The idea is for Touchdown, which has 30 employees, to use its relationships with these other companies and with VCs — along with its own outbound efforts and sector analyses — to bring to Colorcon deals it might want to fund. After that, Hedman, Colorcon CFO Dave Graeber, and Colorcon’s head of corporate development, Pankaj Rege, will decide which startups merit checks.
The initial amount it intends to commit: between $1.5 million and $3 million per startup, says Touchdown Ventures CEO David Horowitz, who will be heading up the effort for Colorcon.
It’s worth noting that unlike many companies that work with pharmaceutical giants, Colorcon isn’t looking to fund startups that are developing active ingredients or molecules. Instead, the fund will target investments across the manufacturing, supply chain, and delivery of pharmaceutical products and services.
As you might imagine, it’s also looking to invest in startups where it can add value, be it subject matter expertise or introductions to the many companies and labs with which it works around the world. Indeed, more than 70 percent of Colorcon’s sales comes outside of North America, including in China, India, South America, and, to a small but growing extent, Europe.
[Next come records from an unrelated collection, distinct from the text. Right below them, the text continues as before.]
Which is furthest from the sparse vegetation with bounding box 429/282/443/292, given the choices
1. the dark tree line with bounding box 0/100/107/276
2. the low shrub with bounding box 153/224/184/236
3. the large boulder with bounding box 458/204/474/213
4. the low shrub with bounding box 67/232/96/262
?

Is it a match made in heaven? We’ll see. But it’s certainly interesting to see companies like Colorcon with their industry expertise hitching their wagons to platforms like Touchdown, which has institutional know-how about VC.
Says Horowitz, “We have other heath care relationships. We know how to drum up deal flow. We have relationships with thousands of VCs and we speak at conferences and we do things that are specific to this industry.” That work now produces 5,000 “opportunities” per year, in terms of startup pitches, Horowitz adds.
If Colorcon is lucky, some of those startups — whether Colorcon acquires them or adopts their technology or merely learns from them — will help keep the company in business for another 50 years.